Dans une déclaration commune (à l’exception de certains pays opposés comme le Brésil) près de 200 pays viennent de fixer le cadre de la prochaine COP15 sur la biodiversité, qui se tiendra en Chine en avril-mai 2022. Une déclaration consensuelle, qui ne contient aucun objectif chiffré. Emmanuel Macron, pour sa part, veut « remettre la nature au cœur de notre modèle de développement ». Cherchez l’erreur…

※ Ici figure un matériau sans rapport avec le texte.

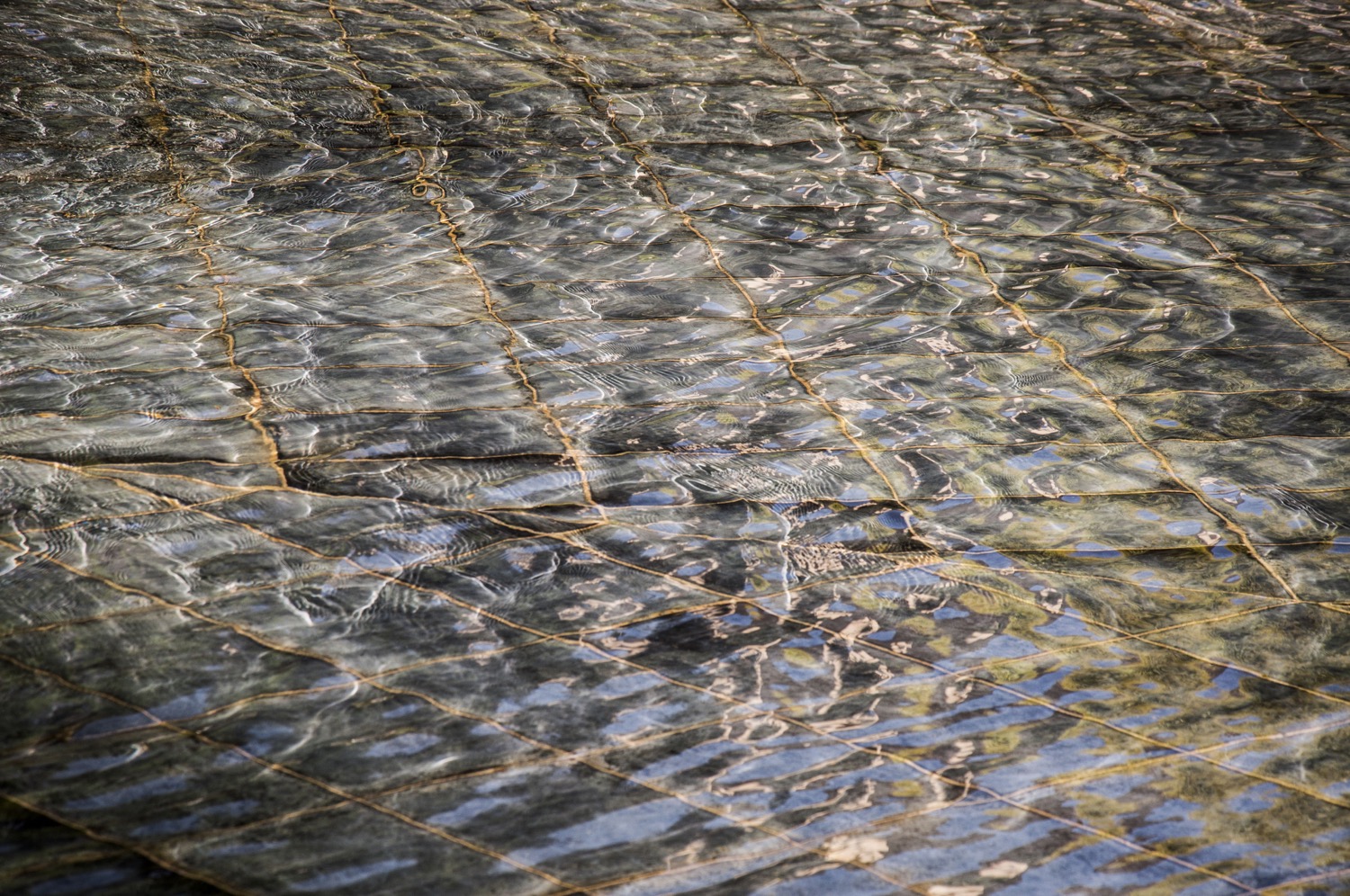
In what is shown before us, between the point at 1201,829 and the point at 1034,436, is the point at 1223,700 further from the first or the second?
the point at 1034,436

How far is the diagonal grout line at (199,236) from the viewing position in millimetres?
1491

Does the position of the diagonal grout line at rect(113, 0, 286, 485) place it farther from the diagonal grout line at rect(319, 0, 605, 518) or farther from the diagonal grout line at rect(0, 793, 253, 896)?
the diagonal grout line at rect(0, 793, 253, 896)

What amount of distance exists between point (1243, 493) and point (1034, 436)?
28 centimetres

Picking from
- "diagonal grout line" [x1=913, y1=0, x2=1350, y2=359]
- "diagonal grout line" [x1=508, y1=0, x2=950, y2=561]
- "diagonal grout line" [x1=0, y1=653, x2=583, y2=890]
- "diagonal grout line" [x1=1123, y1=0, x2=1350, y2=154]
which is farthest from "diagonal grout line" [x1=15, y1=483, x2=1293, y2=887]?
"diagonal grout line" [x1=1123, y1=0, x2=1350, y2=154]

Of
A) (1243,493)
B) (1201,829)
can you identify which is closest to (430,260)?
(1243,493)

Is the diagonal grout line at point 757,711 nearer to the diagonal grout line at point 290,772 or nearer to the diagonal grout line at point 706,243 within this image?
the diagonal grout line at point 290,772

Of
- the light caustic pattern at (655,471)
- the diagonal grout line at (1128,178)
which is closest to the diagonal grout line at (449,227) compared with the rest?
the light caustic pattern at (655,471)

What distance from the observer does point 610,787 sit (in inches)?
41.4

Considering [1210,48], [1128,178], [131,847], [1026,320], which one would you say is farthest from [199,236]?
[1210,48]

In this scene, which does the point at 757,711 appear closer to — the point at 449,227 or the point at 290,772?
the point at 290,772

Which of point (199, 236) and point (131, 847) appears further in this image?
point (199, 236)

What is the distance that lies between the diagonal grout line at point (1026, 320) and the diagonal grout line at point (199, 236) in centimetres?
117

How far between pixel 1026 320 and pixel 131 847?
4.91 feet

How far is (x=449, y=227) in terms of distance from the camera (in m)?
2.04
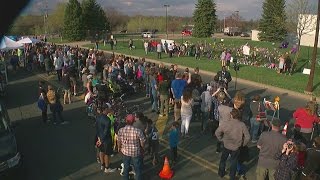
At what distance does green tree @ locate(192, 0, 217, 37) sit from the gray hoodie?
65.5 metres

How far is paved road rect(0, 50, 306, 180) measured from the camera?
9.91 m

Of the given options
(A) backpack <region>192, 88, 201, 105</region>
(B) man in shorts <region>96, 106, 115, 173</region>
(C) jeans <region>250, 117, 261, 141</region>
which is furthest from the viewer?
(A) backpack <region>192, 88, 201, 105</region>

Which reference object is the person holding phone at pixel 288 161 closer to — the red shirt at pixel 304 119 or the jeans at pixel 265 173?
the jeans at pixel 265 173

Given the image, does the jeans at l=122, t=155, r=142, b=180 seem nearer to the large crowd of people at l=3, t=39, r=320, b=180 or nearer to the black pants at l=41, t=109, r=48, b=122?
the large crowd of people at l=3, t=39, r=320, b=180

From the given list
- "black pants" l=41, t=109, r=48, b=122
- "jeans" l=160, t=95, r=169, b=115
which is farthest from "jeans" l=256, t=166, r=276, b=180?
"black pants" l=41, t=109, r=48, b=122

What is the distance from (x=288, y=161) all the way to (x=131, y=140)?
3249 millimetres

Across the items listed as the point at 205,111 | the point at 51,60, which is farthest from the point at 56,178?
the point at 51,60

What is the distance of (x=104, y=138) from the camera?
9469 millimetres

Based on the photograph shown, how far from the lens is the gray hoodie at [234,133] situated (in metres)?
8.59

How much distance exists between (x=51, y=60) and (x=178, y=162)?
19.8 meters

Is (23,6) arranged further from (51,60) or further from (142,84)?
(51,60)

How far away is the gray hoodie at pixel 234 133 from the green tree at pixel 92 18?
2633 inches

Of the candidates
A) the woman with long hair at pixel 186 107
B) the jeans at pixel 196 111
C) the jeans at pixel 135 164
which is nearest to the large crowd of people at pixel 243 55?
the jeans at pixel 196 111

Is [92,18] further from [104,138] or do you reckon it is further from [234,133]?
[234,133]
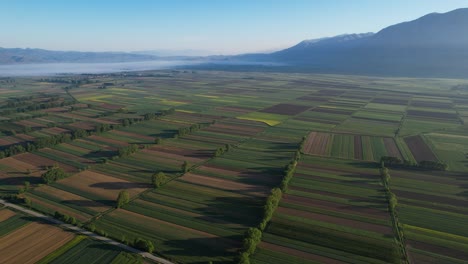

Attention, une COP peut en cacher une autre. Tous les regards sont braqués vers la COP26 (conférence des parties signataires de la Convention-cadre des Nations unies sur les changements climatiques), qui se tient à Glasgow à partir du 31 octobre après avoir été repoussée pour cause de pandémie. A ce jour, le président chinois Xi Jinping, le dirigeant russe Vladimir Poutine et le Premier ministre indien Narendra Modi n'ont toujours pas confirmé leur venue. En gros, quelques-uns des pays parmi les plus pollueurs de la planète. Le premier ministre australien, Scott Morrison, a finalement fait volte-face. Celui qui promettait de continuer l’exploitation du charbon (dont l’Australie est le plus grand exportateur) « tant qu’il y aura des acheteurs » avait menacé de ne pas se rendre à Glasgow avant d’en parler finalement comme d’un « événement important » auquel il se dit désormais « impatient d’assister. »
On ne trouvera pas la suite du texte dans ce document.